Bettina Seitz, Ghosts
“I walk into Bettina Seitz’s studio on a grey afternoon in early December, and l find myself pushed immediately into a realm of emotional responses that I’ve no chance to grapple with to sensor or parse before they are extant, complete. What l experience is confrontational, is poignant. There is an immediate sharp sense of loss, one from an unusual place, one of unusual resonances, that I don’t want to move away from, as if it is necessary to experience this reaction fully, in order to… well in order to try and be an honourable person.
Around me are ghost like forms, nothing forms, female forms yes, but women as nothing, all here but not here. They are in various stages of completion, the completion of non-existence, of non-existent lives so many women have lived in the past and still live today. A skirt shape, a blouse, a cardigan. There’s a flowing dress, a pea hat, gloves on a lap all given form and living shape, all occupied by nothing, structured on the shape of silence and emptiness. Absence has been dressed. Barra is helping with the finishing touches on one piece, a sculptor turned tailor, alters the hem on a woman who isn’t there, clothing an anonymous memory for her big day, the day when she will represent a powerless cohort of countless women in Irish society, past and present. That she does so by absence, by not existing is a jolting powerful experience.
The mind tries to kick in, have a say…the clothing fashions… antique, nostalgic… how is that made… the material l structured …
But my eye, because of the work, pulls me away from analyses, from anything rational. Thoughts, certainly mine anyway, are not appropriate at the moment. Bettina begins talking to me about the inspiration, the path to the creation of these piece, the books, her research. There’s politics, feminism, 1916, revolutionary Irish women lost to history, their ideas and contribution suffocated… a dumb muted collective of Irish women since, rendered non-existent by church and state… voiceless. Yeats is here for Bettina too Though – towering, male, the furthest thing from anonymous you could imagine – speaking to us, pointing out parallel spiritual existences… all séances and ghost talk, that risible spirit world nonsense that forced such immense poetry out of a crazy beautiful soul…
She is telling me all this because I’m going to try and write these short few words for the exhibition brochure but I’m not listening, or only half listening. That’s not because what Bettina is saying is unimportant. She’s the artist, the creator of all this. What she’s saying is everything. It’s just that she has created pieces of art that don’t need words anymore. What I experience seeing her work for the first time is complete. Every point she set out to make is presented, is already in what she made. As a witness, because of that completion, I am confronted in a way that is ultimately personal and outside of her or any artists control. Her work has put me in the wonderful, challenging difficult place where art begins to have a transformational effect on an individual.

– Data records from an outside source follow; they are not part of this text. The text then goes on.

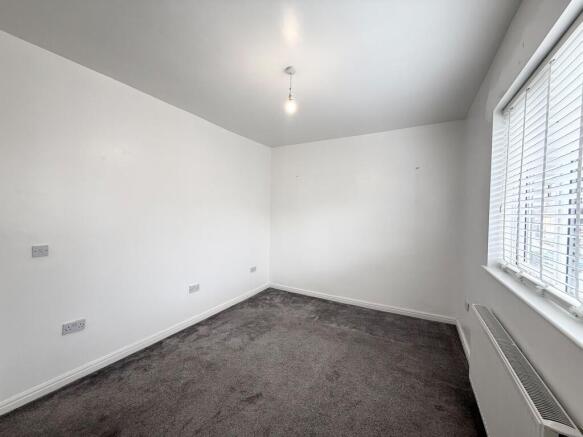 2 bed Flat to rent Image 4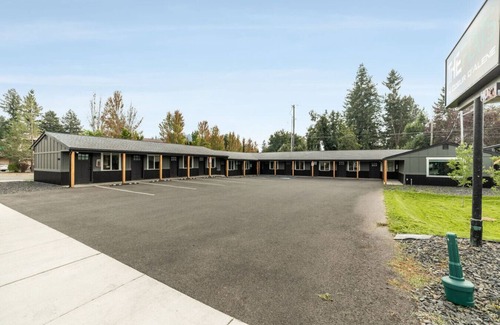 Coeur d'Alene Apartment | The Flats - Suite 9 - Queen Bed - Downtown CDA!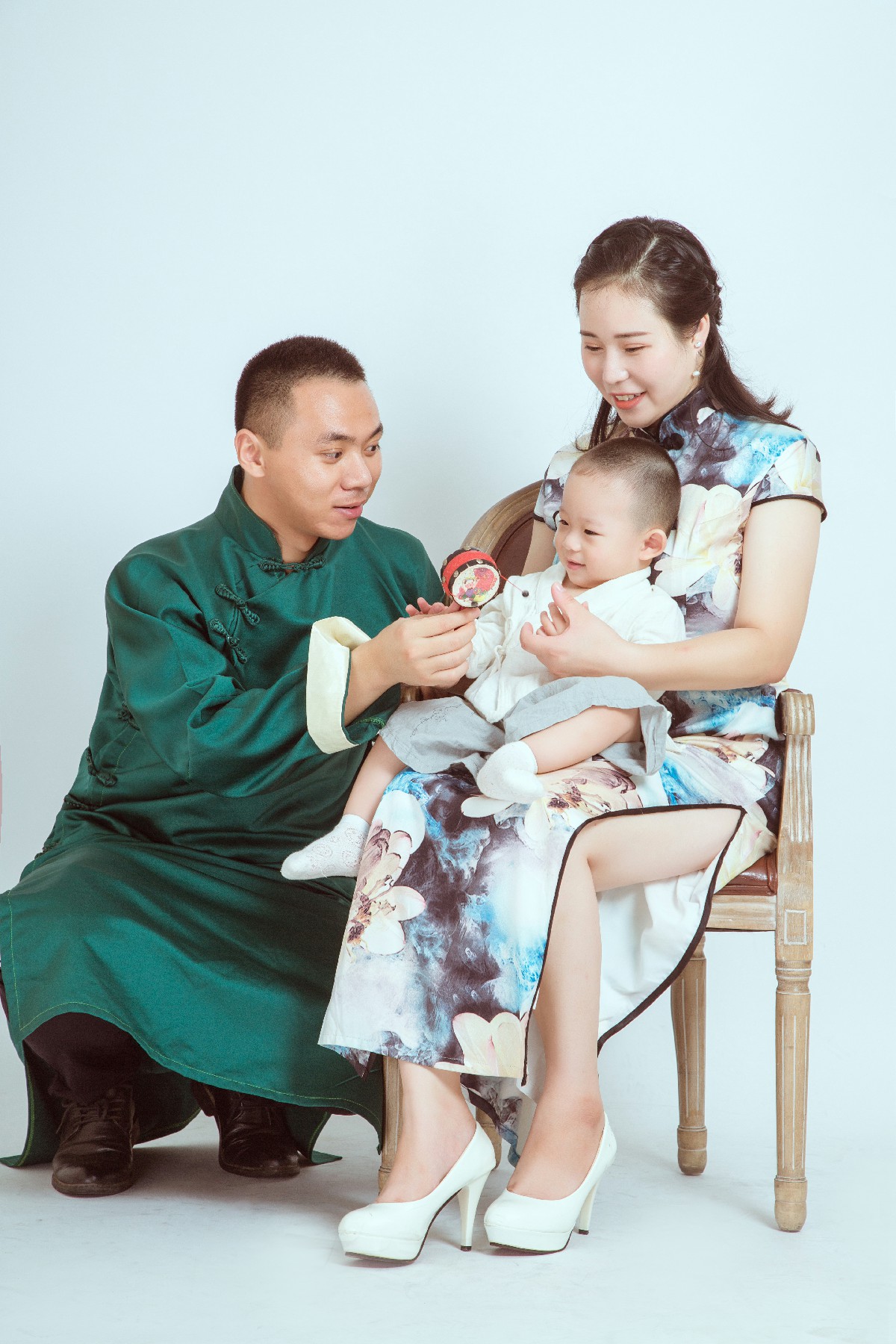 共筑幸福：中国风全家福中的温馨瞬间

You will encounter Bettina’s absent women throughout Sligo over the course of this exhibition, (I’d almost love it if there was no map and that you were ambushed by them like I was), and you will be asked y them to consider their final nothingness, their powerlessness, to dwell a moment as a non-entity, in the silence that has been inflicted on so many women in our society, and that continues to be so every day. And if that confrontation is themed around the powerless of Irish women in the past, the theme is of course immediately transcended in Bettina’s work. Because it’s not about the past at all, is it? These ghosts are confrontational because we immediately recognize in them all that hasn’t changed, that there are women, voiceless living female ghosts among us now in so many new and renewed ways, and places. Bettina’s challenge is that we recognize this, more than that actually, that we actively seek to recognize it, to find it in those who are beside us. We are required by Bettina’s ghosts to move towards identifying the brutally oppressed, the casually oppressed and the carelessly oppressed voiceless women of here and now, within our own world, rather than waiting for it’s consequences to be displayed, or unearthed for us, after the fact. Because that way lies only remorse. That way lies more useless pity when it is too late, again, when there is another ghost to haunt us with our failure.
So, we should really sit a while with Bettina’s Ghosts when we encounter them. We should really listen to what her ghosts are saying.”